Carmen Lundy Deciphers ‘Code Noir,’ Being a Jazz Vocalist & Her Love Affair With Art
By Gail Mitchell, Billboard
Jazz vocalist Carmen Lundy is celebrating the highest debut in her 15-album journey with Code Noir. Released in February, the set bowed at No. 9 on the Jazz Albums chart.
Now at No. 20, the 12-song Code Noir encompasses the independent artist’s love of jazz, blues, Brazilian samba, African rhythms, pop and other influences as she delivers timely and thought-provoking messages about perseverance (“Live Out Loud,” “Whatever It Takes”), social issues (“Black and Blues”) and love (“The Island, the Sea and You”). Lundy, who wrote or co-wrote and arranged all the tracks and plays keyboards/guitar, is accompanied by musicians Patrice Rushen, Ben Williams, Jeff Parker and Kendrick Scott.
Also a skilled, self-taught visual artist who works in oil and “found objects” (wood planks, wine crates, etc.), Lundy recently exhibited one of her pieces, “Blue Woman,” at the Whole 9 Gallery in Culver City, California. The same piece will go on exhibit at jazz station WBGO’s art gallery in Newark, New Jersey, from April until June.
Ahead of traveling to Washington, D.C., to mentor young music artists for two weeks at Betty Carter’s Jazz Ahead program at the Kennedy Center, Lundy chatted with Billboard about her statement-making music and art.
Why do you think this album is resonating so strongly?
I couldn’t have dreamed what this album has ultimately turned out to be. There’s a depth of quality in the overall sound and feeling of it. But I also tried to focus on the voice and not so much on handing it over to [instrumental] solos on every track. Most of the songs were written a year ago or more. But it seems like I put out the record only a month ago its lyrical content about what’s happening today. I don’t know … sometimes the audience doesn’t know it’s looking for something new, different and fresh until they hear it and go yes, that’s right on time.
The album title popped into my head last October while I was home in bed with a cold, reflecting on memories of my family’s roots in rural Florida and the experience of writing and recording the tunes. The term actually refers to the first law written by a person in power of a sovereign nation—the King of France Louis XIV—to make illegal the integration of the African race into white European society.
Two pieces of your art appear on the album’s jacket sleeve. Why did you include them?

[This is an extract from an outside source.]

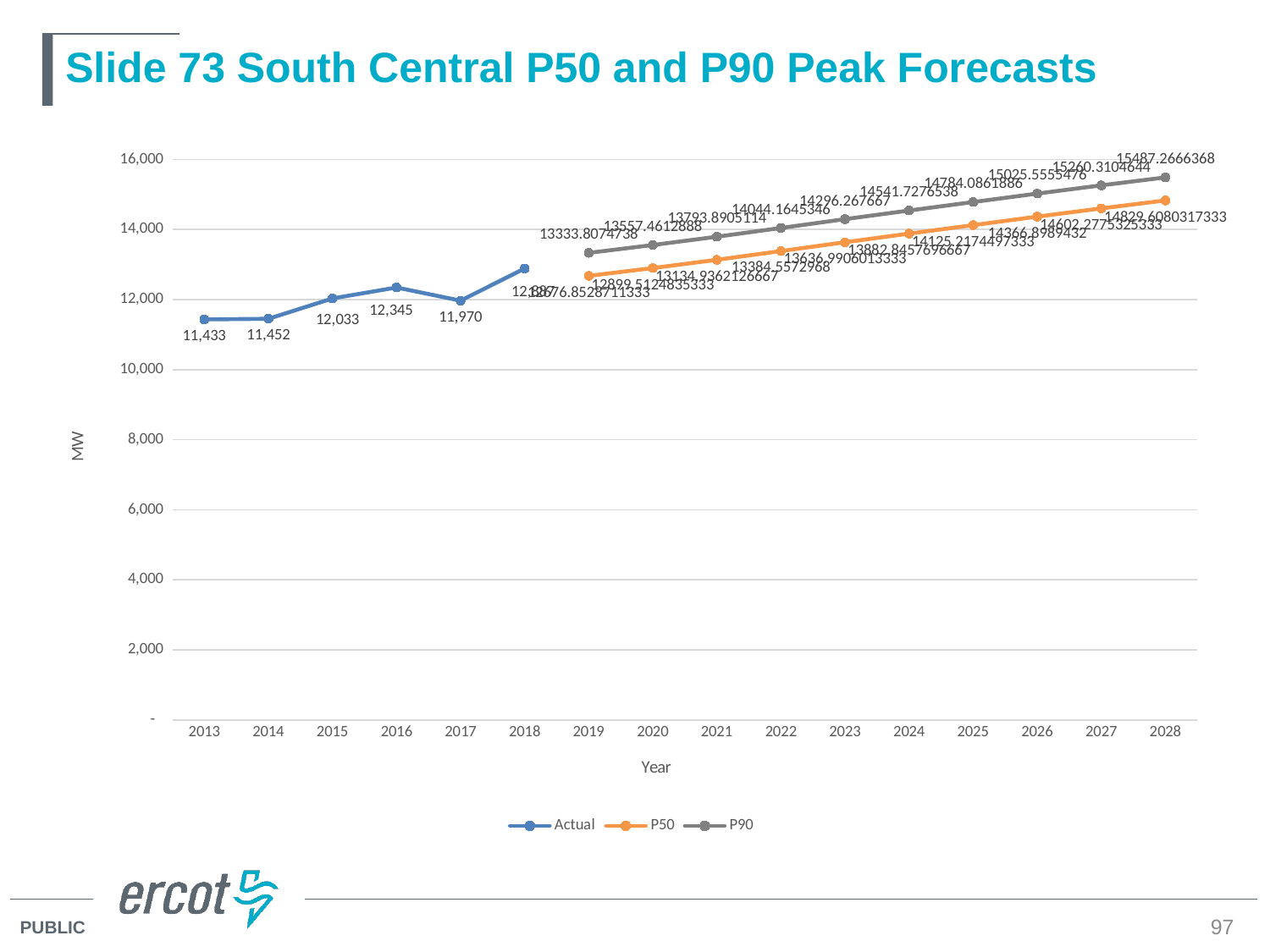
Is the P90 value for 2028 greater or less than 14,000? greater What is the Actual value for 2017? 11,970 Which is larger, the Actual value for 2014 or the Actual value for 2017? 2017 What is the Actual value for 2016? 12,345 How many series does the legend list? 3 What is the P50 forecast value for 2028? 14829.6080317333 What is the Actual value for 2013? 11,433 What is the P90 forecast value for 2028? 15487.2666368 What kind of chart is shown on the slide? line chart What is the difference between the Actual values for 2016 and 2015? 312 Does the P90 series rise or fall from 2019 to 2028? rise Which year has the lowest Actual value? 2013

I wanted to make a statement about where we are in society with both the album title and my art. I wanted there to be a thought process triggered by listening to the album and knowing the title. And on the inside sleeve, you see the sculpture of a female dripping in different colors [titled “Person of Color”] with an old segregation sign on her chest. All of it has to do with making a statement about this being the 21st century and how some of what’s happening isn’t making sense. It’s also my statement as a jazz vocalist in the 21st century: what does Carmen Lundy look like singing a song at 62 years old?
What does it mean to be a jazz vocalist in the 21st century?
What’s happening is a lot of R&B artists are being booked on jazz festivals, which leaves us jazz vocalists with little or no space. At a show I did last summer, Macy Gray was on one stage and I’m on another at the same time at the same festival. The audience is confused. Smooth jazz is not really jazz. It’s like a slicker R&B with a little improv on it. The average 18-year-old kid who grew up in the black community doesn’t know who Miles Davis is.
Perhaps it’s because jazz has become more and more defined as existing at a certain period of time in history and that certain time in history has become the definitive sound that we associate with the music. After Miles, Dizzy Gillespie, Freddie Hubbard and others passed away, the only persons we’ve got in an iconic sense are probably Herbie Hancock and Wayne Shorter. We don’t have the same iconic figures representing the music.
How does art feed your music and vice versa?
I can paint and it’s done. There’s no applause, no rehearsing the band but I’m still in a creative mode. Painting became something I added to my day. It wasn’t my source of income, so it didn’t matter what I painted. It’s a wonderful release, a way to realize an idea without having any judgment or critique associated with it. And the colors represent the same feeling that you convey in a note, chord change or rhythm.
What do you want your music legacy to be?
Ultimately, my contribution to this music, whatever the continuum is, lies in what I’ve brought to my own honest presentation of how jazz has affected me. That’s why I continue to pursue this end of my artistic expression rather than just represent the traditional jazz singer with tunes written by others and interpret the heck out of them. At the end, when you drop that needle, you’ve got to hear me. And that’s where Code Noir has placed me: when you’re listening, you’re hearing something new that sounds like something you know.